Il problema:
Riporta parola per parola il passo del testo sui Le Pen che va da "Nel 1972 il" fino a "di sola nostalgia.", quest'ultimo compreso.

A FORZA DI LITIGARE CI LASCERANNO… LE PEN

Quando il papà pronunciò per la prima volta la frase sulle camere a gas (“Non ho studiato in special modo la questione ma credo che si tratti di un dettaglio della storia della Seconda guerra mondiale”) lei aveva appena compiuto 19 anni. Troppo giovane per opporsi a questa linea, ancora lontana dall’agone politico internazionale per poterne studiare gli effetti. Marine Le Pen adorava il padre; d’altronde Jean Marie era un uomo coerente, forte. Lui era un “pupillo della Nazione”, dopo che suo padre Jean, pescatore e consigliere comunale del paesino bretone di Sainte-Trinité-sur-Mer, morì in mare con il suo peschereccio sopra una mina. Orfano, fu adottato dallo Stato. Jean Marie ha sempre amato le provocazioni, sono state il suo tratto distintivo fin dalla gioventù: a 16 anni, arruolato nel primo battaglione paracadutisti, scrisse su Caravelle, il giornale del corpo di spedizione francese: “La Francia è governata da pederasti come Sartre, Camus, Mauriac”.

A 27 anni, Le Pen è il più giovane deputato francese. Con un genitore così, era impossibile non restare affascinata. E quando la linea politica di Jean-Marie si schiera all’estrema destra, Marine è lì che muove i primi passi. Jean Marie alza sempre i toni: quel che fa allibire tanti, gli conferisce invece un’aura di forza e determinazione verso i suoi elettori, creando consenso.

Nel 1972 il movimento neofascista “Ordre nouveau” decide di perseguire attraverso il gioco democratico i suoi scopi di ristabilimento del patriottismo e della “gerarchia di valori”, e fa nascere il Front National, alla cui testa viene chiamato Jean-Marie Le Pen. Marine cresce dunque nell’alveo della destra estrema, dei concetti netti, delle parole forti. E anche lei non si è mai negata posizioni ad effetto. Ma si è formata – anche politicamente – mentre l’Europa si stava costituendo, ed è un’interfaccia della quale non si può non tener conto; non necessariamente per aderirvi, ma anche per farla diventare un “nemico” concreto e non permeare la propria azione politica di sola nostalgia.

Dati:
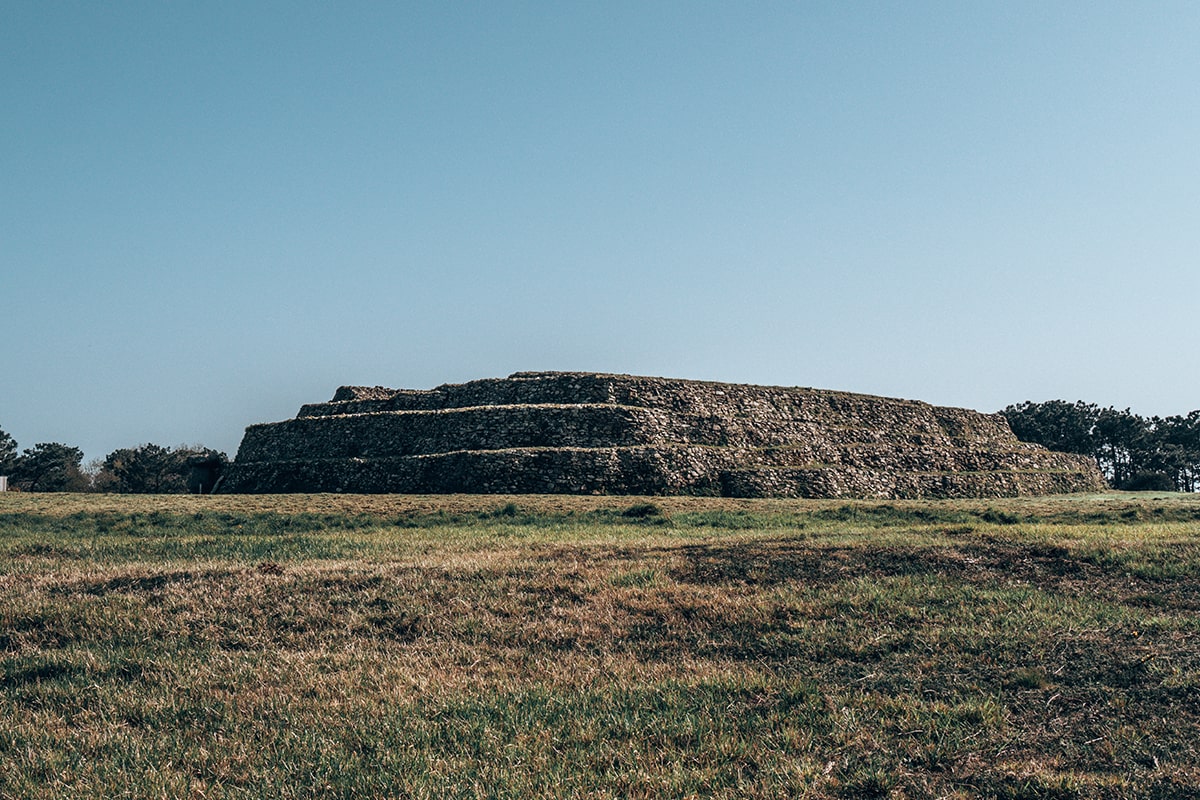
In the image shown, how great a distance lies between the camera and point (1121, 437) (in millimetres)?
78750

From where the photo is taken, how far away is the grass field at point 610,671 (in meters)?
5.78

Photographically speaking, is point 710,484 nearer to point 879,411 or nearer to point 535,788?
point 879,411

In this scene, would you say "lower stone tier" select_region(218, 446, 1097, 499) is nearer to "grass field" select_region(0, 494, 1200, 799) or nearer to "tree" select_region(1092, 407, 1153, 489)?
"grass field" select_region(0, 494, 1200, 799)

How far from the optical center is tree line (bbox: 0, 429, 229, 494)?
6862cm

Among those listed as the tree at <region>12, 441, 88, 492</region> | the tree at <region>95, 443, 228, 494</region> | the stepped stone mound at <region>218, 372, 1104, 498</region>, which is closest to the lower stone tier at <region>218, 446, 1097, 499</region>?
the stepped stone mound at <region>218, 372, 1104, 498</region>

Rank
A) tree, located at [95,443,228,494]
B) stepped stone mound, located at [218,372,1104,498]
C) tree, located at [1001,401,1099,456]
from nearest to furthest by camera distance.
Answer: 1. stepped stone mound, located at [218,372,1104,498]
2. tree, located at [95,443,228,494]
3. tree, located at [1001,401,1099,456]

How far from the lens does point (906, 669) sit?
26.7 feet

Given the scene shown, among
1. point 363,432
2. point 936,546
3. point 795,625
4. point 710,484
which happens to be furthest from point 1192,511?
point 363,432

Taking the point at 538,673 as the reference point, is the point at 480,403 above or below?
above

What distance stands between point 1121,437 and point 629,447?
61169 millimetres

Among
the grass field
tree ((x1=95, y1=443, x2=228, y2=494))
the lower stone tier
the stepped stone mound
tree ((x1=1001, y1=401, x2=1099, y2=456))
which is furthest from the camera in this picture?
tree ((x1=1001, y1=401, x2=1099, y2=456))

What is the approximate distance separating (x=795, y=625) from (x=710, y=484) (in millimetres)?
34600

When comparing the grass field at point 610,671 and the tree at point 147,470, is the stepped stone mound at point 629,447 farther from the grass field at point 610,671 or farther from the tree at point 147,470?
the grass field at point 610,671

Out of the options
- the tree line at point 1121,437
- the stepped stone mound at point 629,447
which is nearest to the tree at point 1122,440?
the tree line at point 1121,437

Risposta:
Nel 1972 il movimento neofascista “Ordre nouveau” decide di perseguire attraverso il gioco democratico i suoi scopi di ristabilimento del patriottismo e della “gerarchia di valori”, e fa nascere il Front National, alla cui testa viene chiamato Jean-Marie Le Pen. Marine cresce dunque nell’alveo della destra estrema, dei concetti netti, delle parole forti. E anche lei non si è mai negata posizioni ad effetto. Ma si è formata – anche politicamente – mentre l’Europa si stava costituendo, ed è un’interfaccia della quale non si può non tener conto; non necessariamente per aderirvi, ma anche per farla diventare un “nemico” concreto e non permeare la propria azione politica di sola nostalgia.